Distinction. That is the concept that accompanies the generational change in the purchase of what is known as the luxury segment, which has been reinvented and rejuvenated, driven, of course, by the pandemic and new consumption habits. A study carried out by the consultancy Bain
Among their consumption habits, the conscious purchase stands out ahead of the emotional one, but above all the use of new channels that allow universal access to all kinds of products and make, for the first time, that the price ceases to be a problem –by least, the main one – to access products considered luxury. An exclusivity that has crept in through the so-called re-commerce, which is nothing more than second-hand sales through all kinds of digital marketplaces, specialized platforms and applications. A market that grew by 9% in 2020 to reach 28,000 million euros despite the pandemic.
“The pandemic changed everything, and e-commerce grew exponentially. To this we now add a new digital consumer who has found the possibility of accessing both first-hand and second-hand brands. This also connects with the concept of sustainability and circular economy championed by these generations, which has just squared the circle”, explains Raquel Herrera, professor of the Fashion program
The brands, logically, have been on the verge. Louis Vuitton, Valentino and Gucci already offer garments and accessories from previous seasons, and Dr Martens sells used and repurposed footwear through the Depop platform, acquired last year by the US e-commerce giant Etsy for 1.4 billion euros, a show of muscle that this new model is charging.
Depop is joined by other successful platforms where all kinds of second-hand branded products are marketed, such as eBay, Vestiaire Collective or Vinted. The latest report by one of them – Vestiaire Collective – points out that in 2025 the re-commerce business will grow more than ten times more than the trade of brand new pieces, both through the face-to-face channel, greatly affected by the decline of Asian tourism and the departure of the sector from Russia, as well as by electronics. For now, searches on these platforms for products from brands such as Dior, Loewe, Hermès and Gucci triple the demand that their products had first-hand until now, according to the aforementioned Bain study.
“All the big brands are moving for these new trends that have arrived with force.
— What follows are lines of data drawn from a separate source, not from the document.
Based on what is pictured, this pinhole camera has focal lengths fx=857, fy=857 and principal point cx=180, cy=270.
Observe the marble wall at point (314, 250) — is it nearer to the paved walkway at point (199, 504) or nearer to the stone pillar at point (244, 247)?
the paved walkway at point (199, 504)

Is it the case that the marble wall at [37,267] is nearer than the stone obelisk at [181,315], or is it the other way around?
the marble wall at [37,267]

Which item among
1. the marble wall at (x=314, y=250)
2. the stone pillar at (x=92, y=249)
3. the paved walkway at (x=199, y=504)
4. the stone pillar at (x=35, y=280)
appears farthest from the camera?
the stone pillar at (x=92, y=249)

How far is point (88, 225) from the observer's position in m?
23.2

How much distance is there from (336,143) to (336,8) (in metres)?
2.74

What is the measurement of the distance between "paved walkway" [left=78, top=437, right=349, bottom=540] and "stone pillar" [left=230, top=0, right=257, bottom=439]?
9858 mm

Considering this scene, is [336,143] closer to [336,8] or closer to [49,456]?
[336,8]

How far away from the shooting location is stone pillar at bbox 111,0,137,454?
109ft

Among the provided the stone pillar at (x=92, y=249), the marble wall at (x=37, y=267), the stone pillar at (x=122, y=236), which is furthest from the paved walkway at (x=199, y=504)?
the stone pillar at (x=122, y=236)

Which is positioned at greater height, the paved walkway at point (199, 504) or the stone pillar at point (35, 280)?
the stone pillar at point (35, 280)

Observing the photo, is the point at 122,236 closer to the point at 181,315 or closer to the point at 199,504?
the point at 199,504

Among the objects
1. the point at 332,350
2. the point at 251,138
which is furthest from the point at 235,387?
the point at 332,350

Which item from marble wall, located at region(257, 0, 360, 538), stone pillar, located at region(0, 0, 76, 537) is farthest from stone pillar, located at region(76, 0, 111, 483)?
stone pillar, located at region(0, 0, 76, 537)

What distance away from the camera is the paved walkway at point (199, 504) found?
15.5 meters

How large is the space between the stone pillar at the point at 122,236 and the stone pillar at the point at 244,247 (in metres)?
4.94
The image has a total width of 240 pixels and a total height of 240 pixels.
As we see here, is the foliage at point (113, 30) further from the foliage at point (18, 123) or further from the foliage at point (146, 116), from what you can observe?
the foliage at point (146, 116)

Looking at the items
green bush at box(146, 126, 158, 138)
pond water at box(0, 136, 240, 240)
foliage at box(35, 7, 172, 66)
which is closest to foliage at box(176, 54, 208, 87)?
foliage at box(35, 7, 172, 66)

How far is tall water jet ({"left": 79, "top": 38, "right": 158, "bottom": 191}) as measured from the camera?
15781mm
Both in design, which has connected young people with the most classic brands and has made firms like Gucci the most desired by these generations, as well as in philosophy and marketing strategies”, says Abel Díaz, marketing consultant and professor at IED Barcelona Design School. Many of them, for example, have signed the Fashion Pact, by which they commit to the fight against global warming, the conservation of biodiversity and the protection of the oceans.
Practically oblivious to the crisis and in an unexpected reinvention, the luxury industry represents 4% of GDP in Europe, with a contribution of 800,000 million euros per year.